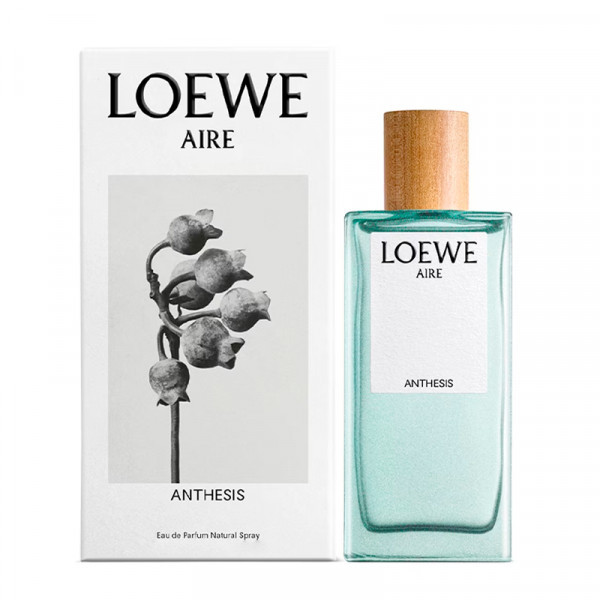 Aire Anthesis - Loewe Eau De Parfum Spray 50 Ml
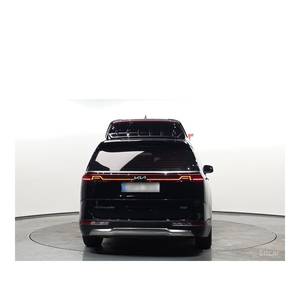 Kia Carnival 2022, Limusina de Techo Alto, 9 Pasajeros, Gasolina, Caja de Cambios Automática, Volante a la Izquierda, Cámara Trasera - 25,655 km - Product Image 4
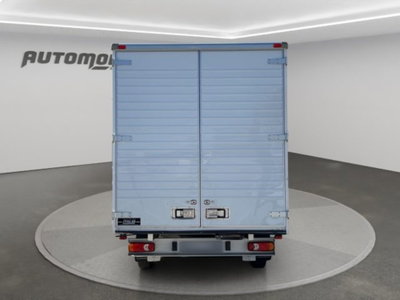 Opel Movano Telaio 35 2.2 BlueHDi 140 PLM-DC Cassonato Alluminio Heavy (5)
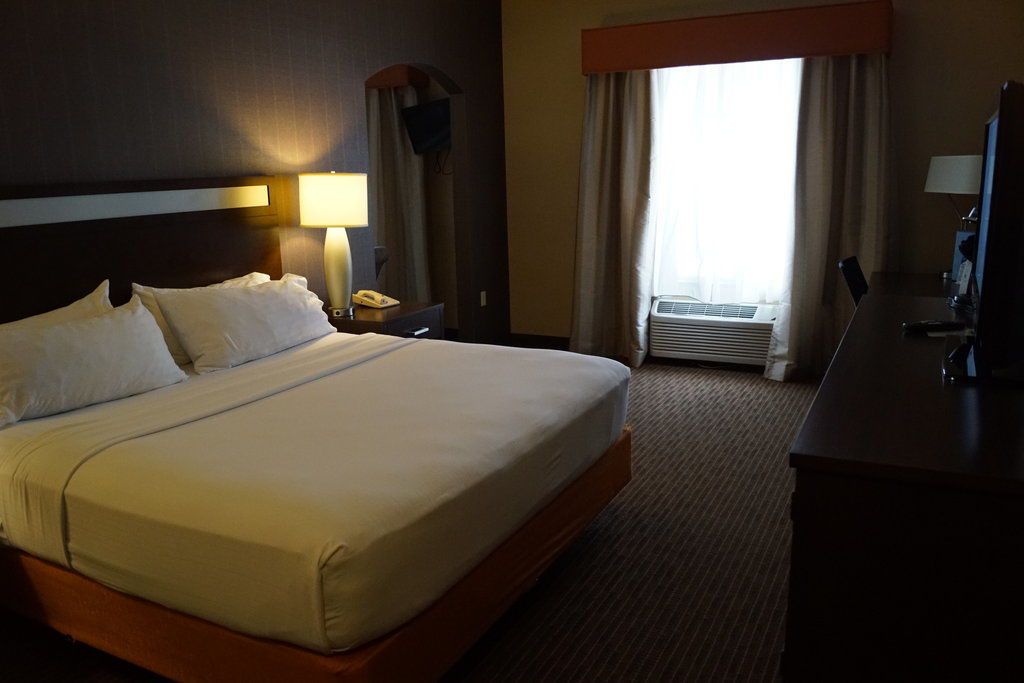 Hilton Garden Hotel Watertown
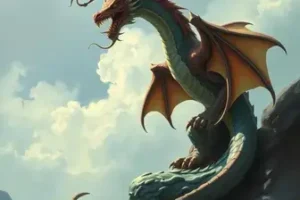 nomes para dragões
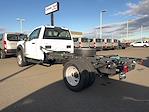 New 2023 Ford F-600 Regular Cab 4x4, Cab Chassis for sale #5A15395 - photo 2
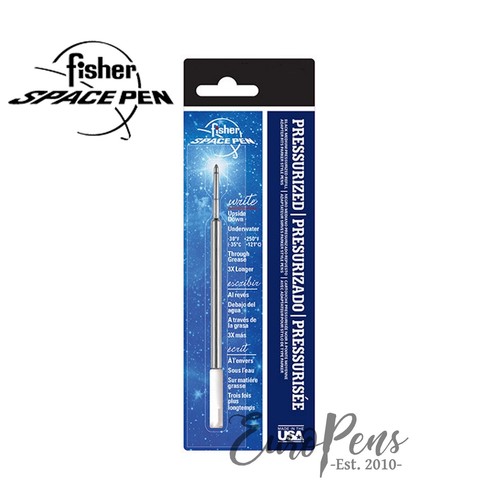 Fisher space pen - fisher,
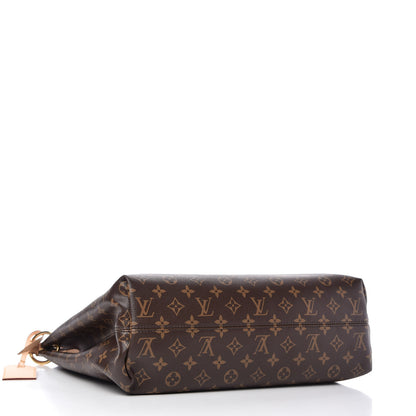Louis Vuitton Monogram Graceful MM Pivoine 4 of 12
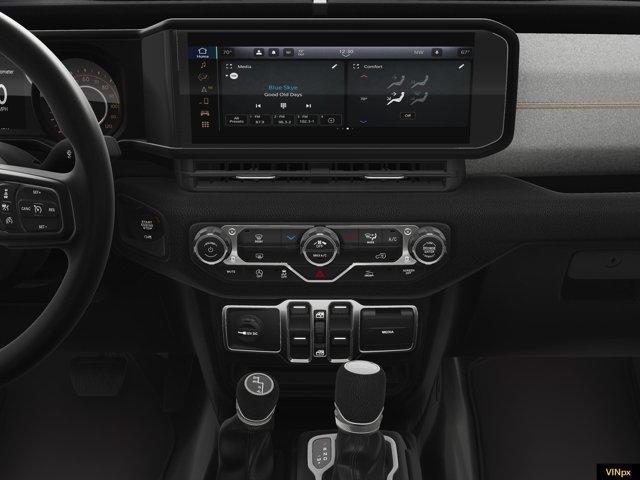 new 2025 Jeep Gladiator car, priced at $39,216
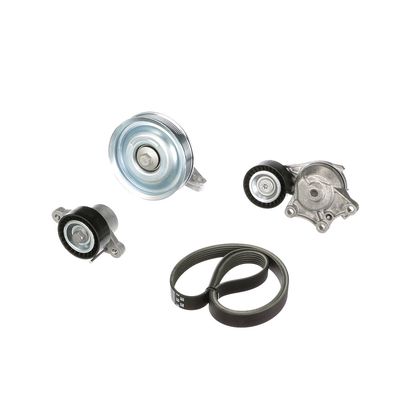 KEILRIPPENRIEMENSATZ GATES K056PK1020EST 27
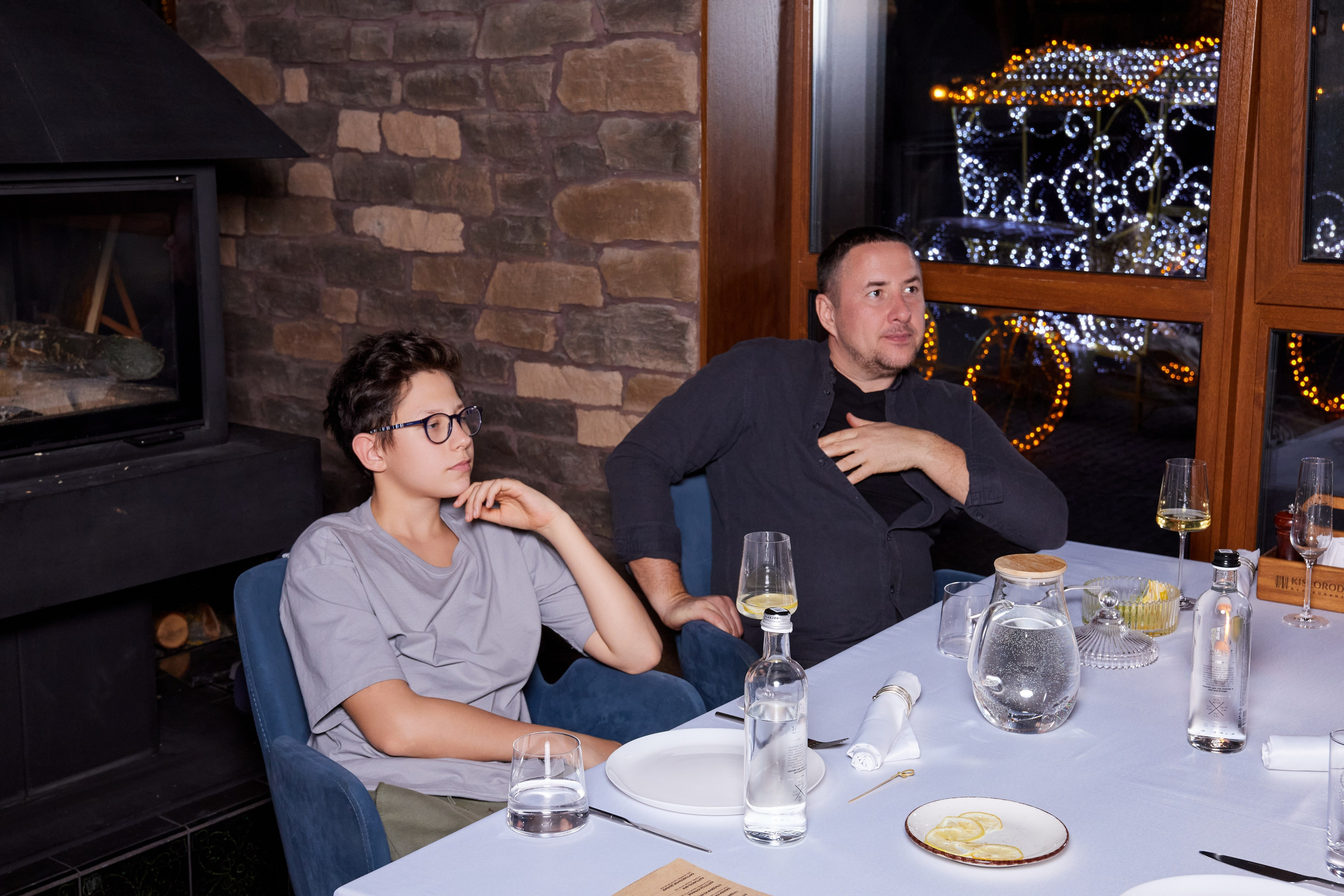 ГАСТРОУЖИН. Фотограф в Самаре Анастасия Афанасьева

====

**WORK ORDER**
Arrange every line of text in the material above as a numbered list, leaving out any blank lines and the pictures themselves.

**ANSWER FOR THE TASK**
1.  Aire Anthesis - Loewe Eau De Parfum Spray 50 Ml
2.  Kia Carnival 2022, Limusina de Techo Alto, 9 Pasajeros, Gasolina, Caja de Cambios Automática, Volante a la Izquierda, Cámara Trasera - 25,655 km - Product Image 4
3.  Opel Movano Telaio 35 2.2 BlueHDi 140 PLM-DC Cassonato Alluminio Heavy (5)
4.  Hilton Garden Hotel Watertown
5.  nomes para dragões
6.  New 2023 Ford F-600 Regular Cab 4x4, Cab Chassis for sale #5A15395 - photo 2
7.  Fisher space pen - fisher,
8. Louis Vuitton Monogram Graceful MM Pivoine 4 of 12
9.  new 2025 Jeep Gladiator car, priced at $39,216
10.  KEILRIPPENRIEMENSATZ GATES K056PK1020EST 27
11.  ГАСТРОУЖИН. Фотограф в Самаре Анастасия Афанасьева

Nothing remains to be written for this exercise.